# java - How to convert some limited cases of *.tex files to plain text *.txt

So I've tried using tokenizers, but I can only figure out how to replace or remove single delimiters in java.

Like for this input:

\box { Boxed words }

{\boldface This line in bold. }

I want to be able to remove \box and some other guidelines I have to follow which are:

The rules that we are going to apply are very simple .

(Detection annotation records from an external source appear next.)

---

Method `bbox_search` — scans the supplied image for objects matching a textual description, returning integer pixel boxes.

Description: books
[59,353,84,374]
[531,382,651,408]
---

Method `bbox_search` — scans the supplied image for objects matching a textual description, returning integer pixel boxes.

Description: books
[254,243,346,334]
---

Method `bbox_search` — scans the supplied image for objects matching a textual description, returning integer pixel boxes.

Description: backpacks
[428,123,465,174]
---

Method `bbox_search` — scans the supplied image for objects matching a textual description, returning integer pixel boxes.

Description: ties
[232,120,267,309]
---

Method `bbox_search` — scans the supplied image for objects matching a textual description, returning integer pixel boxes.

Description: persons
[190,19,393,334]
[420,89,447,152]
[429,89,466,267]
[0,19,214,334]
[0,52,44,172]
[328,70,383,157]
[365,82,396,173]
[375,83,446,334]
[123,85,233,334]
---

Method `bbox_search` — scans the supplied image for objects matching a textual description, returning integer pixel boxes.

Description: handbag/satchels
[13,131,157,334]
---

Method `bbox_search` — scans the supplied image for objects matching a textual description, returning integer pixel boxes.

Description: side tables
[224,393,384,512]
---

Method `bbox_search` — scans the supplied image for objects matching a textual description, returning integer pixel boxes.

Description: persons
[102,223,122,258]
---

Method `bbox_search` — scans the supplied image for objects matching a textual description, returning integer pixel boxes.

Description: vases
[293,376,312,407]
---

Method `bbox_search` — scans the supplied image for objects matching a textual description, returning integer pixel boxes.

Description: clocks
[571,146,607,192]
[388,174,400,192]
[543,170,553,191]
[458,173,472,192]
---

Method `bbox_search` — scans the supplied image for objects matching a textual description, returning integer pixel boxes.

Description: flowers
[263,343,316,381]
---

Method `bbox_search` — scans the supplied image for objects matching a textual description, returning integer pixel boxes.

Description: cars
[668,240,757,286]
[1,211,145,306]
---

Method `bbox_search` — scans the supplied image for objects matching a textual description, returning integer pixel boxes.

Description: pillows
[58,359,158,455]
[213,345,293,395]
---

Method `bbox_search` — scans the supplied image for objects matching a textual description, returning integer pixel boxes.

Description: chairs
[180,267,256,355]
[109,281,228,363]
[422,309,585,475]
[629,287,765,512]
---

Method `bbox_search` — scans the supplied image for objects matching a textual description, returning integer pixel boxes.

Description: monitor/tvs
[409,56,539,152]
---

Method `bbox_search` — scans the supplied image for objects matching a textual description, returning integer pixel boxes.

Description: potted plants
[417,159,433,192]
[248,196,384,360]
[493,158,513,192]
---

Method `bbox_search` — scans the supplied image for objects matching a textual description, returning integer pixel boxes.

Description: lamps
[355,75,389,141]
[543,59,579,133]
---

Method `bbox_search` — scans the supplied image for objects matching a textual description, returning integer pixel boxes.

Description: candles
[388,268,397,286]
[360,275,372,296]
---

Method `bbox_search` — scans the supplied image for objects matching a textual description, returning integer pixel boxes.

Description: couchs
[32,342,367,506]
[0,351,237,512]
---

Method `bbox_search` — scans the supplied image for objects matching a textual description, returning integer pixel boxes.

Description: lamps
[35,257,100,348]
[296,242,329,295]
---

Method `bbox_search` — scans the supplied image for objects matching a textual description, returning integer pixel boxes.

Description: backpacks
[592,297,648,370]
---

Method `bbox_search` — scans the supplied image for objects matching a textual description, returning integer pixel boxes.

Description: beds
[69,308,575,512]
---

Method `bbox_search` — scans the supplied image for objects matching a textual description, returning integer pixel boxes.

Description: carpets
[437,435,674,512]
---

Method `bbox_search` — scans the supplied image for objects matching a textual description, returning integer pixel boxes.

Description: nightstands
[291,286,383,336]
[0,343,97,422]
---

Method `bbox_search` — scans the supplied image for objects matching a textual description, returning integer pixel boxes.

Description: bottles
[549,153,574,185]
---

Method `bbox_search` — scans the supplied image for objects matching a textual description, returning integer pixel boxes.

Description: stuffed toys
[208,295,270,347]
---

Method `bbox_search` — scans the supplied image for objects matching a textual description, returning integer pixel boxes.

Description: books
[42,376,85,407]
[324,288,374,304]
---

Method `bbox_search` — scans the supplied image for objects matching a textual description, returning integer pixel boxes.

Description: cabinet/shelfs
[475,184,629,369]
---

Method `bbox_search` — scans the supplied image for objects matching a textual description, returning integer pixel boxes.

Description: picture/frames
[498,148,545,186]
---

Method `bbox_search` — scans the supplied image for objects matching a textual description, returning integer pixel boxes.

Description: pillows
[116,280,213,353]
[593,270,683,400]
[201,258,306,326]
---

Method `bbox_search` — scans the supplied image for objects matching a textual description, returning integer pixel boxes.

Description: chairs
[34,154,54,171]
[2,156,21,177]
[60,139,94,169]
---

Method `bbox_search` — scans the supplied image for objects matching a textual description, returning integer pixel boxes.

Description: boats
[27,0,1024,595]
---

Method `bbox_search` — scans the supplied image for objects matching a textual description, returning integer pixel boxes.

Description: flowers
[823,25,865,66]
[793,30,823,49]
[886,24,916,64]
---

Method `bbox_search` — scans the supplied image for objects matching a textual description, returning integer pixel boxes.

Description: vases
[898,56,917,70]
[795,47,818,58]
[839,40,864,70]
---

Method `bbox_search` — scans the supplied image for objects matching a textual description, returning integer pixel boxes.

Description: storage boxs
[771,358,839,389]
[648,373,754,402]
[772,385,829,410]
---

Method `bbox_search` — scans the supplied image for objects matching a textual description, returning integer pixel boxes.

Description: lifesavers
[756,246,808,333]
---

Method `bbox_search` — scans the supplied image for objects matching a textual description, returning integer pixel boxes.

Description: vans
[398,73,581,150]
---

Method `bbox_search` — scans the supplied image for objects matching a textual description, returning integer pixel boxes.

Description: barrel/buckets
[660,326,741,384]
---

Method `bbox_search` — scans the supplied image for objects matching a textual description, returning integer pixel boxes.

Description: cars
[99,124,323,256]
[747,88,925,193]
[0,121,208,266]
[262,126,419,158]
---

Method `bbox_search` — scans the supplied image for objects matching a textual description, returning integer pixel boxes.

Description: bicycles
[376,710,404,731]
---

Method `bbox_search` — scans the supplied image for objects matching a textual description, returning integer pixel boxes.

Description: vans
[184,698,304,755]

1. Remove all commands backslash followed one or more lowercase letters and terminated

with a blank.

2. Remove all braces: } or {.
3. Substitute all math display (characters in between \$), by the words FORMULA 1

, FORMULA 2 etc...

4. The environment ( a special command) .

\begin{enumerate}

\item First item, \fer and only this.

\item Second line \iterate and maybe more. \item Third.

...

\end{enumerate}

puts everything between backslash item in a new paragraph with a number. So the

above should look:

5. First item and only this.
6. Second line and maybe more.
7. Third.

The (IMO) sensible way to is to use a stand-alone TeX to text (or TeX to HTML) converter. That should:

• Save you a lot of work in implementing your own converter.
• Do a better job ... assuming you pick a decent converter.
• Insulate you from having to deal with a stream of special cases where your heuristic / pattern-based approach fails.